US 11,676,685 B2
Artificial intelligence-based quality scoring
Kishore Jaganathan, San Francisco, CA (US); John Randall Gobbel, Brisbane, CA (US); and Amirali Kia, San Mateo, CA (US)
Assigned to Illumina, Inc., San Diego, CA (US)
Filed by Illumina, Inc., San Diego, CA (US)
Filed on Mar. 20, 2020, as Appl. No. 16/826,134.
Claims priority of provisional application 62/821,602, filed on Mar. 21, 2019.
Claims priority of provisional application 62/821,618, filed on Mar. 21, 2019.
Claims priority of provisional application 62/821,681, filed on Mar. 21, 2019.
Claims priority of provisional application 62/821,724, filed on Mar. 21, 2019.
Claims priority of provisional application 62/821,766, filed on Mar. 21, 2019.
Claims priority of application No. 2023310 (NL), filed on Jun. 14, 2019; application No. 2023311 (NL), filed on Jun. 14, 2019; application No. 2023312 (NL), filed on Jun. 14, 2019; and application No. 2023314 (NL), filed on Jun. 14, 2019.
Prior Publication US 2020/0327377 A1, Oct. 15, 2020
Int. Cl. G06K 9/00 (2022.01); G16B 40/20 (2019.01); G06N 3/08 (2023.01); G16B 40/00 (2019.01); G06N 3/04 (2023.01); G06F 16/907 (2019.01); G06N 3/084 (2023.01); G06V 10/82 (2022.01); G06F 18/23 (2023.01); G06F 18/24 (2023.01); G06F 18/213 (2023.01); G06F 18/214 (2023.01); G06F 18/21 (2023.01); G06F 18/2415 (2023.01); G06F 18/2431 (2023.01); G06F 18/23211 (2023.01); G06N 7/01 (2023.01); G06V 10/762 (2022.01); G06V 10/764 (2022.01); G06V 10/77 (2022.01); G06V 10/778 (2022.01); G06V 10/44 (2022.01); G06V 10/98 (2022.01); G06N 5/046 (2023.01)

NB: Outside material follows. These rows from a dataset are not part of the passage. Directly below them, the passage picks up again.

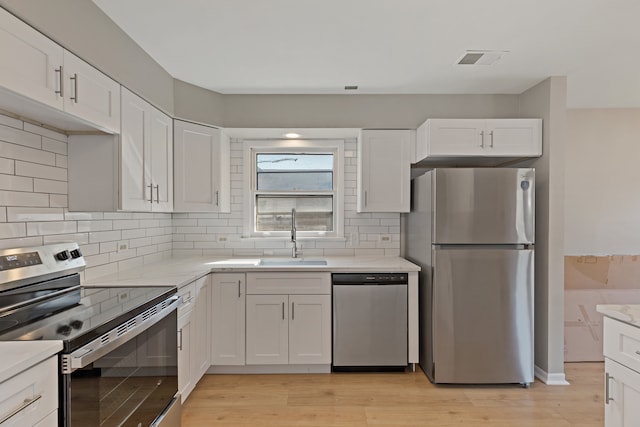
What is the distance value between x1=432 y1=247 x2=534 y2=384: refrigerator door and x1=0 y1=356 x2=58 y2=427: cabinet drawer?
2.47 meters

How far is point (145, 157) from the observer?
263 centimetres

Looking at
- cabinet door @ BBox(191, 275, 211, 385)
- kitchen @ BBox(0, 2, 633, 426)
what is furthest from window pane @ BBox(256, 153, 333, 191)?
cabinet door @ BBox(191, 275, 211, 385)

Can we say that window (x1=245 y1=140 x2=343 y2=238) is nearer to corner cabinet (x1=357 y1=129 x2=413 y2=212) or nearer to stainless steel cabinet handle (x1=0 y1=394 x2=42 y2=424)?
corner cabinet (x1=357 y1=129 x2=413 y2=212)

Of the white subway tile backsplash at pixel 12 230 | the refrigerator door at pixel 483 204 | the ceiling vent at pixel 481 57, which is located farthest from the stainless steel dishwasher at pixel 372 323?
the white subway tile backsplash at pixel 12 230

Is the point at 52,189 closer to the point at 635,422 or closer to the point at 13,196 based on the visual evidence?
the point at 13,196

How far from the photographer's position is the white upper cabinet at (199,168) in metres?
3.18

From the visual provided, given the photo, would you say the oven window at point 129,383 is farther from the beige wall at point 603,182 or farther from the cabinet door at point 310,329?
the beige wall at point 603,182

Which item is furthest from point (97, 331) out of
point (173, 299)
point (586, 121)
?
point (586, 121)

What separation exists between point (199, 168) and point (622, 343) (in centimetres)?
304

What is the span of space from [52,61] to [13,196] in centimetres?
70

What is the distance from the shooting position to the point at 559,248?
301 centimetres

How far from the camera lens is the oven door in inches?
52.7

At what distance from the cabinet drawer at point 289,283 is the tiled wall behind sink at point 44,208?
3.22 ft

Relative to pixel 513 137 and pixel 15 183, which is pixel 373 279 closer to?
pixel 513 137
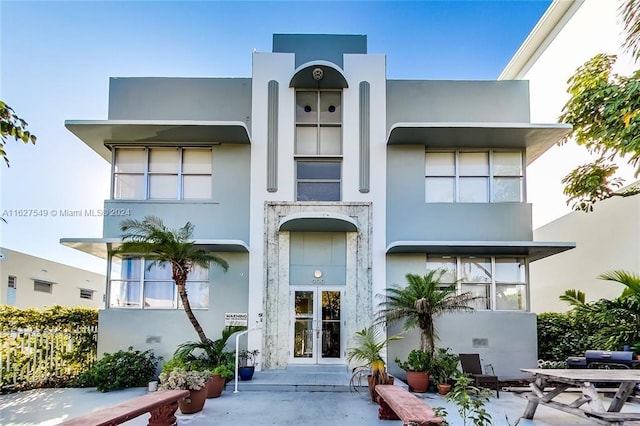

CPC G16B 40/20 (2019.02) [G06F 16/907 (2019.01); G06F 18/213 (2023.01); G06F 18/214 (2023.01); G06F 18/217 (2023.01); G06F 18/23 (2023.01); G06F 18/23211 (2023.01); G06F 18/24 (2023.01); G06F 18/2415 (2023.01); G06F 18/2431 (2023.01); G06N 3/04 (2013.01); G06N 3/08 (2013.01); G06N 3/084 (2013.01); G06N 7/01 (2023.01); G06V 10/454 (2022.01); G06V 10/763 (2022.01); G06V 10/764 (2022.01); G06V 10/7715 (2022.01); G06V 10/7784 (2022.01); G06V 10/82 (2022.01); G06V 10/993 (2022.01); G16B 40/00 (2019.02); G06N 5/046 (2013.01)] 20 Claims
OG exemplary drawing
 
1. A computer-implemented method of quality scoring for a set of base calls, including:
processing input data for one or more analytes through a neural network-based base caller and producing an alternative representation of the input data;
processing the alternative representation through an output layer to produce an output, wherein the output identifies likelihoods of a base incorporated in a particular one of the analytes being A, C, T, and G;
calling bases for one or more of the analytes based on the output; and
determining quality scores of the called bases based on the likelihoods identified by the output by:
quantizing classification scores of base calls produced by the neural network-based base caller in response to processing training data during training;
selecting a set of quantized classification scores;
for each quantized classification score in the set of quantized classification scores, determining a base calling error rate by comparing predicted base calls for the set of quantized classification scores to corresponding ground truth base calls;
determining a fit between the set of quantized classification scores and corresponding base calling error rates; and
correlating the quality scores to the set of quantized classification scores based on the fit.